You’re with someone you love, but your relationship seems to be going in a downward spiral.
You’re not alone! There’s fighting, arguing and even ultimatums involved.
How do you know if you’re being manipulated? Abuse isn’t limited to just physical abuse. Both men and women are verbally and even sexually abused and manipulated often in relationships.
How do you know when to draw the line?
Dear Dan and Jennifer,
Your article on Husbands addicted to porn, my husband falls in that slot, but he wants me to sleep with other men while he video tapes it. We’ve been married for 11 yrs. I did it three times for him, and now I told him I can’t, its wrong, and told him he needs help, he says he doesn’t. If he doesn’t get his way he tells me he will leave me, and makes my life a living hell, with the fighting.
He says if I love him I will do this one more time. He also wants me to do a website, and he wants to sell these videos.
My friend thinks I should leave. I have three kids, and I don’t want to fail them. Any ideas on how I should deal with this?
– Gloria, Illinois
Verbal Manipulation
One of the telltale signs of manipulation is when the manipulator uses words, phrases or ultimatums to get his or her way. Threats, even if they’re empty, are also a sign that someone is manipulating you. How can you tell if you’re being manipulated?
- Your partner starts a huge fight if he or she doesn’t get his way
- Your partner threatens you if you don’t do what they want
- Your partner tries to persuade you to do something they want – this type of persuasion often starts out nice but ends with belittlement and anger when the persuasion doesn’t work right away
- Your partner is overall controlling
Verbal manipulation is sometimes the hardest to distinguish because the manipulator is often so good at talking their way into getting what they want that you barely recognize it.
Sometimes, however, it’s painfully obvious that your partner is often controlling and starts fights and arguments when they don’t get their way. They may even belittle you or give you ultimatums to get what they want.
Drawing The Line
Being in a manipulative relationship is classified as abuse, regardless of whether you come out bruised and beaten or not. Often, coming out of a manipulative relationship leaves your psyche pretty banged up, so it’s all the same. Many people stay in these types of relationships because they’re afraid they might not be able to care for their children alone, or because they think it might get better.
Even worse is when the manipulator promises they’ll change and does a very good job making you believe that’s true. Staying in a relationship like that is not healthy, but it’s ultimately up to you whether you decide to stay or leave. Where do you draw the line though?

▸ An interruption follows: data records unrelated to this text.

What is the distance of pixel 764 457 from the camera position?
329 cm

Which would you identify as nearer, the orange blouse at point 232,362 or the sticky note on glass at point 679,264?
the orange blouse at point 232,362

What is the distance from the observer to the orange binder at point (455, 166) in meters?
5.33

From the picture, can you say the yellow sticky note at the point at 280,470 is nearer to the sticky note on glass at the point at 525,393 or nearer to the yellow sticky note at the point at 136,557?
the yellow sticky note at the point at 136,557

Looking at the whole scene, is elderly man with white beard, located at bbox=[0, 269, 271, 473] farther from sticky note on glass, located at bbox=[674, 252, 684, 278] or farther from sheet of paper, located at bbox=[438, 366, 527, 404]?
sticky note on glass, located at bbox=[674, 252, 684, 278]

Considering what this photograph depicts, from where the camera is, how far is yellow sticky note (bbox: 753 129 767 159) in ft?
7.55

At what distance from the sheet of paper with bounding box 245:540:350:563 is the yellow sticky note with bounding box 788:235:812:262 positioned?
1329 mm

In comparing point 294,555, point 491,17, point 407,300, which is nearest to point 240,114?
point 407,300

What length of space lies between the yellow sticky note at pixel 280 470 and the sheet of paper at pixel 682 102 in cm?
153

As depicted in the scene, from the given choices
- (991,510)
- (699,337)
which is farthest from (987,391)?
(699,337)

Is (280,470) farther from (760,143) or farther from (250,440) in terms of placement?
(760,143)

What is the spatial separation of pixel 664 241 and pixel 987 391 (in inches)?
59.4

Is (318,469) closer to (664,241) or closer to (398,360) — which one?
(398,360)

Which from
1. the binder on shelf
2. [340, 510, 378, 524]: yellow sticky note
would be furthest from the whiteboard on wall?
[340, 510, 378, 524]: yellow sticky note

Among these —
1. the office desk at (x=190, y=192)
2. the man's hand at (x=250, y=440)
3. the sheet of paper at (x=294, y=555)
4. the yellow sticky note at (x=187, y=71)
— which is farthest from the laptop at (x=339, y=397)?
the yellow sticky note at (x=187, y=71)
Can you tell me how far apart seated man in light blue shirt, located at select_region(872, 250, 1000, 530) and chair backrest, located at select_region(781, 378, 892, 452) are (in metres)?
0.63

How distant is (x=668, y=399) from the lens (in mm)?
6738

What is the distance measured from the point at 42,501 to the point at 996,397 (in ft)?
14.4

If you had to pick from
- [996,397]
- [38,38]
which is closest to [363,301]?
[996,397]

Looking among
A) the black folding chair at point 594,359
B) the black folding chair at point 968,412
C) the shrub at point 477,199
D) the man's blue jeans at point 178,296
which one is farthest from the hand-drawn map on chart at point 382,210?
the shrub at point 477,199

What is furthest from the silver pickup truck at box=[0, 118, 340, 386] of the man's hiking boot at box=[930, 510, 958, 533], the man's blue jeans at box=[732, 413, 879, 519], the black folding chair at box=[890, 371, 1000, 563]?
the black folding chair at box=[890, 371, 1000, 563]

Anything that your partner forces you to do or manipulates you into doing that makes you uncomfortable is definite grounds for terminating the relationship. You should never, ever have to do anything that you feel is wrong or makes you uncomfortable in any way, shape or form. First, let your partner know they’re making you uncomfortable or that you feel what they’re asking you to do is wrong. Judge their response.
If they’re a manipulator, they’re likely not going to respect what you have to say. They’ll instead use any means they can to get you to do what they want. You deserve to be respected! You should never have to do anything that you don’t want to do, or that makes you feel uneasy. If your partner doesn’t respect this, it’s probably time to move on.
Moving on from abusive or manipulating relationships can be difficult and sometimes it can seem downright impossible. You’re not stuck in an unhappy relationship though, as long as you don’t want to be! See a counselor or therapist to talk about your relationship. They can help bring light to your situation and can give you resources that will help you to move on from an abusive, manipulating relationship.